Directive:
Continue the forum thread about a TT project car, picking up right after its final line.

# my tt qs project thread



## anthony_839 (Apr 9, 2013)

hi all,

everyone know what they look like and most basic mods so dont expsect anything mojorly diffrent lol 
but some pics


----------



## anthony_839 (Apr 9, 2013)

I've orderd a filter got a bmc twin cone filter so just waiting for it to be deliverd and then wil take pics and make it fit lol 
I've wasted polished and wax before the rain come today lol 
And replaced the rear badge with a black one and removed the other badges

Before 








After


----------



## YELLOW_TT (Feb 25, 2004)

Nice choice and in the best colour


----------



## TTchan (Mar 24, 2012)

Looks great 8)


----------



## anthony_839 (Apr 9, 2013)

thanks lads, 
will get some more updates when i get the filter turn up  
little bit more power lol


----------



## YELLOW_TT (Feb 25, 2004)

Raw data:
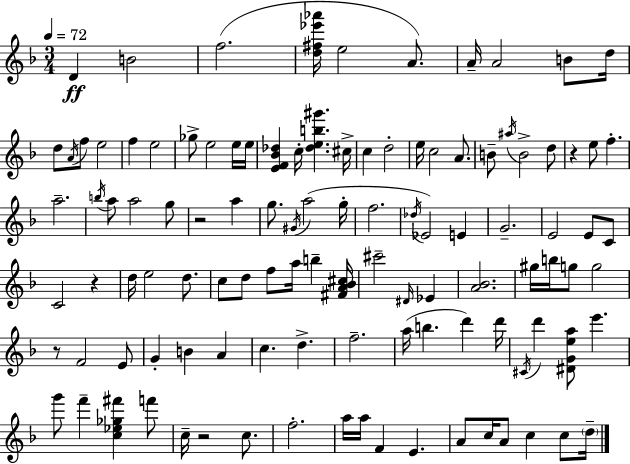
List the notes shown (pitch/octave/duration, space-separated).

Result below:
Few shots of my avus qS here

http://www.flickr.com/photos/kurt_blyth ... 62/detail/


----------



## neilc (Aug 8, 2011)

YELLOW_TT said:


> Nice choice and in the best colour


Apart from red :wink:


----------



## Paulj100 (Mar 24, 2009)

Looks very nice And what a gorgeous colour. Thinking of debadging mine as it does look good :?

Paul


----------



## YELLOW_TT (Feb 25, 2004)

neilc said:


> YELLOW_TT said:
> 
> 
> > Nice choice and in the best colour
> ...


Reds not even in the top 10 colours for a qS :wink: :lol:


----------



## anthony_839 (Apr 9, 2013)

Thanks lads and I've beaver been a fan of red this colour is the best  lol


----------



## anthony_839 (Apr 9, 2013)

Couple of little updates

Stickers on the seat frames 

















And sprayed the front audi rings


----------



## Audiphil (Oct 23, 2012)

Looks great, though once in the seats I would probably struggle to get out


----------



## YELLOW_TT (Feb 25, 2004)

Nice little touches


----------



## Paulj100 (Mar 24, 2009)

anthony_839 said:


> Couple of little updates
> 
> Stickers on the seat frames
> 
> ...


Is it me or is the letter R wonky :roll:


----------



## johnwh (Dec 27, 2011)

Good Evening, the black rings look cool.
Nice looking car.


----------



## Basscube (Jan 2, 2012)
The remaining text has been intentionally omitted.